In deze zaak heeft de passagier een vordering ingesteld tegen Austrian Airlines wegens compensatie voor een vertraging van haar vlucht. De passagier had een vervoersovereenkomst met Austrian Airlines voor een vlucht van Amsterdam naar Sarajevo via Wenen op 16 augustus 2017. De vlucht OS 372 naar Wenen vertrok met een vertraging van 2 uur en 35 minuten, waardoor de passagier haar aansluitende vlucht OS 757 naar Sarajevo miste. De passagier vorderde compensatie van € 250,00 op basis van de Verordening (EG) nr. 261/2004, maar Austrian Airlines weigerde deze te betalen en voerde aan dat de vertraging het gevolg was van buitengewone omstandigheden, namelijk een besluit van de luchtverkeersleiding.

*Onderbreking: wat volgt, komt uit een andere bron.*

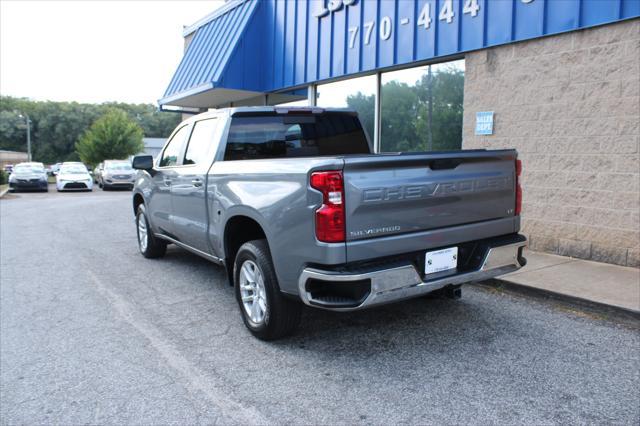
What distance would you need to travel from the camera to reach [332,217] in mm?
3352

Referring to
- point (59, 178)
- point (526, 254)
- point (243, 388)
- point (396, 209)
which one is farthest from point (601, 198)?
point (59, 178)

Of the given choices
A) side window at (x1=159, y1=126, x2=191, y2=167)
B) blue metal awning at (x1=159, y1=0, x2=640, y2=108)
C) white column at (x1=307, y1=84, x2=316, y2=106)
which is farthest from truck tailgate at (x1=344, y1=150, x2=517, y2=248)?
white column at (x1=307, y1=84, x2=316, y2=106)

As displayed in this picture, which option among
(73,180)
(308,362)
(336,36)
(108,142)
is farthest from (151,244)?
(108,142)

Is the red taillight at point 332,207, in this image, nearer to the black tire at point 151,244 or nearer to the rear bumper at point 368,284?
the rear bumper at point 368,284

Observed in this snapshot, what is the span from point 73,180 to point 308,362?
23.7 m

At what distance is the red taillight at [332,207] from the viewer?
3.34m

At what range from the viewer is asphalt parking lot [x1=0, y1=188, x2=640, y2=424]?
307 cm

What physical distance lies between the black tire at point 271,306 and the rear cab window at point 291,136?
129cm

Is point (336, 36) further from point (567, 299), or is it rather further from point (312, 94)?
point (567, 299)

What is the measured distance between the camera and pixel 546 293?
523 cm

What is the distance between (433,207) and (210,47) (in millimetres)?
11914

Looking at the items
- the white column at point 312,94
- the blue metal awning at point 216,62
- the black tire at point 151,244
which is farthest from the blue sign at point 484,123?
the blue metal awning at point 216,62

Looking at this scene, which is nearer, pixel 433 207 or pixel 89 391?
pixel 89 391

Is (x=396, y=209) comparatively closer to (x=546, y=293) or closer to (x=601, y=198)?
(x=546, y=293)
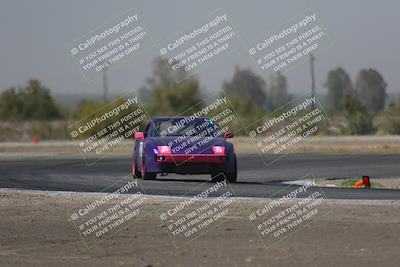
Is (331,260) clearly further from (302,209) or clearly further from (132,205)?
(132,205)

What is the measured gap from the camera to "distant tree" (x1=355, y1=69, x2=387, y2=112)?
12300 centimetres

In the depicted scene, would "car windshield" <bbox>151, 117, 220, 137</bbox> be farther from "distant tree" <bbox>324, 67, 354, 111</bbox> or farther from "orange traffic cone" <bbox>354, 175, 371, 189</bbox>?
"distant tree" <bbox>324, 67, 354, 111</bbox>

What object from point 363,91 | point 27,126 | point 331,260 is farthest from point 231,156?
point 363,91

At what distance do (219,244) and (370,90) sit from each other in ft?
384

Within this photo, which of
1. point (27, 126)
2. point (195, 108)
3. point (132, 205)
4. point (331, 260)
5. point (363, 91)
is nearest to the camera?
point (331, 260)

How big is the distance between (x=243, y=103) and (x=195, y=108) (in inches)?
681

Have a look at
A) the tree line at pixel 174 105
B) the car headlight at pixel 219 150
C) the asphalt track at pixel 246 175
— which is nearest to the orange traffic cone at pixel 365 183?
the asphalt track at pixel 246 175

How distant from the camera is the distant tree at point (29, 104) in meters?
79.6

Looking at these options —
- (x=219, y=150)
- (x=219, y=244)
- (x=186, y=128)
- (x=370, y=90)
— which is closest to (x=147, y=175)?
(x=186, y=128)

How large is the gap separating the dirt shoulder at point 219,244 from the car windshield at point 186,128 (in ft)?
20.6

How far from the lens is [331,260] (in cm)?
963

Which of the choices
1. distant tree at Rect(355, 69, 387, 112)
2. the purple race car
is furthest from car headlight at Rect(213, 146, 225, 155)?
distant tree at Rect(355, 69, 387, 112)

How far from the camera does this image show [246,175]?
76.3 feet

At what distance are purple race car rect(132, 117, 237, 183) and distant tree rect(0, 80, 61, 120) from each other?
60.4 meters
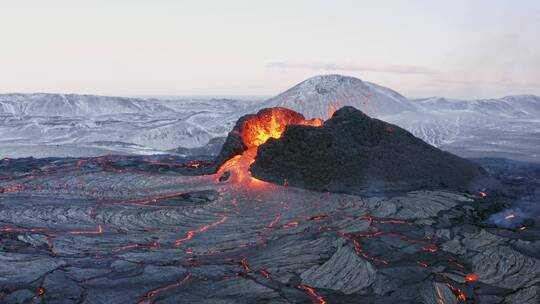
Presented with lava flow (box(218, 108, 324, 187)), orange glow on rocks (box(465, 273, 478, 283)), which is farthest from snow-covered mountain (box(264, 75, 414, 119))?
orange glow on rocks (box(465, 273, 478, 283))

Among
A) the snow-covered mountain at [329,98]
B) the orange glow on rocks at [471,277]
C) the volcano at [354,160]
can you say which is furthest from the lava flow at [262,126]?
the snow-covered mountain at [329,98]

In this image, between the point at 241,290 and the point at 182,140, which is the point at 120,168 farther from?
the point at 182,140

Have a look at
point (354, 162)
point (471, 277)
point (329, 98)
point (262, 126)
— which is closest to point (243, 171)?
point (262, 126)

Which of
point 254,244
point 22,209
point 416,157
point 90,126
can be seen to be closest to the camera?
point 254,244

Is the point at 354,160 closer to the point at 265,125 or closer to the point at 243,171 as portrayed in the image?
the point at 243,171

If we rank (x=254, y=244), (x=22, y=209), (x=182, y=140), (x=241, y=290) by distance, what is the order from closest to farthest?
(x=241, y=290) → (x=254, y=244) → (x=22, y=209) → (x=182, y=140)

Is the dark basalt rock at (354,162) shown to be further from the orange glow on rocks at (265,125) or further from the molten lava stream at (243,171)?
the orange glow on rocks at (265,125)

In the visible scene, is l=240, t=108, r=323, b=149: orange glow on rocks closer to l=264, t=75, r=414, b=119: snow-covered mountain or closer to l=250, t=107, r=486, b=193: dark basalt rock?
l=250, t=107, r=486, b=193: dark basalt rock

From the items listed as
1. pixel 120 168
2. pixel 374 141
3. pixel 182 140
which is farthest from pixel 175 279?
pixel 182 140
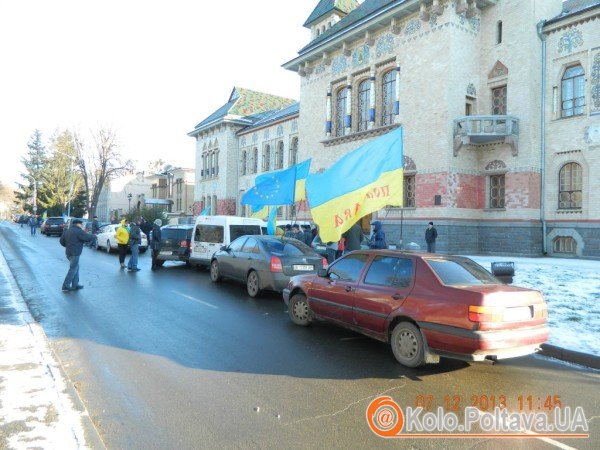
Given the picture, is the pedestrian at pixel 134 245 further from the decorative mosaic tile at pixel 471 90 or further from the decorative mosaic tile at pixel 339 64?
the decorative mosaic tile at pixel 339 64

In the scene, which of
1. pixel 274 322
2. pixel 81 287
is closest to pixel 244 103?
pixel 81 287

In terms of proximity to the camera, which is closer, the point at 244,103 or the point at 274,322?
the point at 274,322

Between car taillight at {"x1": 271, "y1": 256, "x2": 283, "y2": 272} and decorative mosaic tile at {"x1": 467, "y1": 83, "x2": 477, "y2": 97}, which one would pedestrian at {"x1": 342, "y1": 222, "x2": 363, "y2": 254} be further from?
decorative mosaic tile at {"x1": 467, "y1": 83, "x2": 477, "y2": 97}

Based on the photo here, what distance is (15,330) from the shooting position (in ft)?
22.3

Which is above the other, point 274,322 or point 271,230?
point 271,230

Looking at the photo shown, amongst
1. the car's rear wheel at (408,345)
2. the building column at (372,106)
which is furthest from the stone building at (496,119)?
the car's rear wheel at (408,345)

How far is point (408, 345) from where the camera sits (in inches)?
233

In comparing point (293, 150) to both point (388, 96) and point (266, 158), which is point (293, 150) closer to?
point (266, 158)

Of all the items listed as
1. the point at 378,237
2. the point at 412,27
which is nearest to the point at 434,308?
the point at 378,237

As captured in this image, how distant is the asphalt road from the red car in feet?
1.17

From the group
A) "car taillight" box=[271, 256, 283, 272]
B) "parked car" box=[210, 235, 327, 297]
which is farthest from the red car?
"car taillight" box=[271, 256, 283, 272]

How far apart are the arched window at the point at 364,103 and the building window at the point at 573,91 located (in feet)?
31.2

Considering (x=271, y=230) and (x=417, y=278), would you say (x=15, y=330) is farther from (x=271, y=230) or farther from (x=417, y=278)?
(x=271, y=230)

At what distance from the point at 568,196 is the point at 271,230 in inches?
539
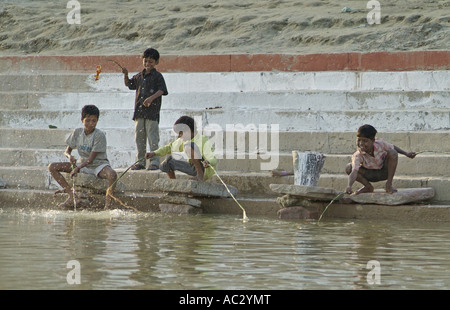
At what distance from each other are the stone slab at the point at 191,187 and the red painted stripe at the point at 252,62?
3.15m

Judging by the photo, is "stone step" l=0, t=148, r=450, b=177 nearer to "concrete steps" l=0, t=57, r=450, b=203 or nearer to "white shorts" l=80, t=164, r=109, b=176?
"concrete steps" l=0, t=57, r=450, b=203

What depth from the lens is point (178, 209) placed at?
27.0 ft

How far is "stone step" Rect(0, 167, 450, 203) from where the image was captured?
8.16 meters

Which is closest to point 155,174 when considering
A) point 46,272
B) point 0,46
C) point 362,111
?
point 362,111

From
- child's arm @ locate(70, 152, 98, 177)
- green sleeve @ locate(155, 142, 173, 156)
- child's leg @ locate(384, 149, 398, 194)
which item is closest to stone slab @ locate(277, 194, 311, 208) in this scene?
child's leg @ locate(384, 149, 398, 194)

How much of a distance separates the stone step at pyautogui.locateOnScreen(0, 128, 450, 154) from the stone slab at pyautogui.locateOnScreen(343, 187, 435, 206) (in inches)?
45.8

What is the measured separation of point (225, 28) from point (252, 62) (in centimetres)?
203

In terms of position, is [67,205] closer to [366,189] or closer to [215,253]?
[366,189]

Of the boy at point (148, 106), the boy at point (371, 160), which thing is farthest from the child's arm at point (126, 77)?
the boy at point (371, 160)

De kantonrechter heeft vastgesteld dat de passagier voldoende informatie had verstrekt in de dagvaarding om aan de substantiëringsplicht te voldoen. De rechter oordeelde dat de vertraging van de vlucht OS 372 het gevolg was van een buitengewone omstandigheid, aangezien de vertraging van de voorgaande vlucht OS 371 was veroorzaakt door instructies van de luchtverkeersleiding vanwege slechte weersomstandigheden. De kantonrechter concludeerde dat Austrian Airlines alle redelijke maatregelen had getroffen om de vertraging te beperken en dat de passagier niet recht had op de gevorderde compensatie.
Uiteindelijk heeft de kantonrechter de vordering van de passagier afgewezen en haar veroordeeld in de proceskosten. Dit vonnis benadrukt de rol van buitengewone omstandigheden in de luchtvaart en de verantwoordelijkheden van zowel de luchtvaartmaatschappij als de passagier.